Table 7 shows the association between depressive symptoms and components of frailty in 2011–2015, not frailty at baseline. Firstly, in crude analysis, frailty (OR = 2.032, 95%CI 1.107–3.731) risk was increased for the depressive symptoms during the long-term. Secondly, depressive symptoms were significantly associated with exhaustion (OR = 2.904, 95%CI 2.052–4.111) during the long-term. However, depressive symptoms were not significantly associated with weakness, slowness, weight loss, or low activity [(weakness: OR = 1.107, 95%CI 0.727–1.685), (slowness: OR = 0.916 95%CI 0.637–1.316), (weight loss: OR = 1.620, 95%CI 0.866–3.029), (low activity: OR = 0.823, 95%CI 0.519–1.306)]. Thirdly, after adjusting for age, sex, educational levels, marital status, live place, current smoking, alcohol drinking, activities, chronic diseases, and BMI, depressive symptoms was significantly associated with frailty (OR = 1.926, 95%CI 1.021–3.632) and exhaustion (OR = 2.869, 95%CI 2.004–4.109) during the long-term. However, depressive symptoms were not significantly associated with weakness, slowness, weight loss, or low activity [(weakness: OR = 0.983, 95%CI 0.630–1.534), (slowness: OR = 0.845, 95%CI 0.576–1.239), weight loss: OR = 1.503, 95%CI 0.666–3.393), (low activity: OR = 0.839, 95%CI 0.520–1.353)].

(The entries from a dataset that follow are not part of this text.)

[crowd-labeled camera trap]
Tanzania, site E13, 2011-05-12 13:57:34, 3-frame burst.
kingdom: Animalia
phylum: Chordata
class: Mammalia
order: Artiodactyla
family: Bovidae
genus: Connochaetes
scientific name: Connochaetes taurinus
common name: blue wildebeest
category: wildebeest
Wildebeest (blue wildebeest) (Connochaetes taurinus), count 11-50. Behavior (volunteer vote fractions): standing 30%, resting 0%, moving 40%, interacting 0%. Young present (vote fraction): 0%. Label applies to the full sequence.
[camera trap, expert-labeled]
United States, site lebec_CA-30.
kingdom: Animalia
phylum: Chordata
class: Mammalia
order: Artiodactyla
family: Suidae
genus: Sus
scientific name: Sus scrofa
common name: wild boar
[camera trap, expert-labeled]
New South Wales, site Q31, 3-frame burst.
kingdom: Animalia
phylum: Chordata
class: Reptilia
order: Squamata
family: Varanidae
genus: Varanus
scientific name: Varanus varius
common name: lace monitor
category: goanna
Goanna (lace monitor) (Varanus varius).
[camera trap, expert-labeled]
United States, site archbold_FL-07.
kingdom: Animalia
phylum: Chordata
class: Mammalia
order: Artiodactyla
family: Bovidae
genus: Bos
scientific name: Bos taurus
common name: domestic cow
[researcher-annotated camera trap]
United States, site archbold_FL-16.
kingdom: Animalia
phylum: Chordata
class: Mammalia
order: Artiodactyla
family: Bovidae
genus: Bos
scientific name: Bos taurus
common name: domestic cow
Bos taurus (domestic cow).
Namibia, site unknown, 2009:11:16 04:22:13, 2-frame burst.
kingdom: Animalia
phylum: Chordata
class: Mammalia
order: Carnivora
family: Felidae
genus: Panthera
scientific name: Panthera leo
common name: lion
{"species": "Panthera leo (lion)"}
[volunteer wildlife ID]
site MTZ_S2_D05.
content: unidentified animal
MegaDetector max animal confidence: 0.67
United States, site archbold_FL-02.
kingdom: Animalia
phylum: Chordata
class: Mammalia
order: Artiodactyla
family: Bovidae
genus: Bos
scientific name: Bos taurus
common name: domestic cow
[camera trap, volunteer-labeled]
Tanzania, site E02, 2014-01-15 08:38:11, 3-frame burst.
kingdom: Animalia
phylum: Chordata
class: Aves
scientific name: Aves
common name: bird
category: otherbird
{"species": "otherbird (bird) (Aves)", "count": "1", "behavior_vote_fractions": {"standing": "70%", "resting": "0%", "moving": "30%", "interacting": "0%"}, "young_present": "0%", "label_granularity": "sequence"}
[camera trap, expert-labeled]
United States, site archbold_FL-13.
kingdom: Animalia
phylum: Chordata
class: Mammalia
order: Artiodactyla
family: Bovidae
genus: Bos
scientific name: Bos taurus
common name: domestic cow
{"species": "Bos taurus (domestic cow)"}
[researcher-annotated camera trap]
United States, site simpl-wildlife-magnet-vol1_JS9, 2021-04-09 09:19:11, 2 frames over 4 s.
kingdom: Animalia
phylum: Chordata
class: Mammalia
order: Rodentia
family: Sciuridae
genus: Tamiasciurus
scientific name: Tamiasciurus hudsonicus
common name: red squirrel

Table 7 Odds ratios (ORs)) and 95% confidence interval (CIs) for frailty and components of frailty at baseline associated with depressive symptoms at 2011→ 2015 (N = 607)

Discussion

The cross-sectional and longitudinal associations between depressive symptoms and frailty and its components were described in this research. First, it has been found that depressive symptoms at baseline were related to frailty and its components (weakness, slowness, weight loss, and exhaustion). Secondly, depressive symptoms at baseline were significantly associated with the onset of frailty after two years of follow-up. Among specific criteria, weakness, slowness, and exhaustion were significant independent predictors of future frailty. Lastly, depressive symptoms at baseline were significantly associated with the onset of frailty after four years of follow-up. Among specific criteria, exhaustion was a significant independent predictor of future frailty. Depression symptoms should be evaluated for prevention, as they may be a potential future risk factor for future frailty.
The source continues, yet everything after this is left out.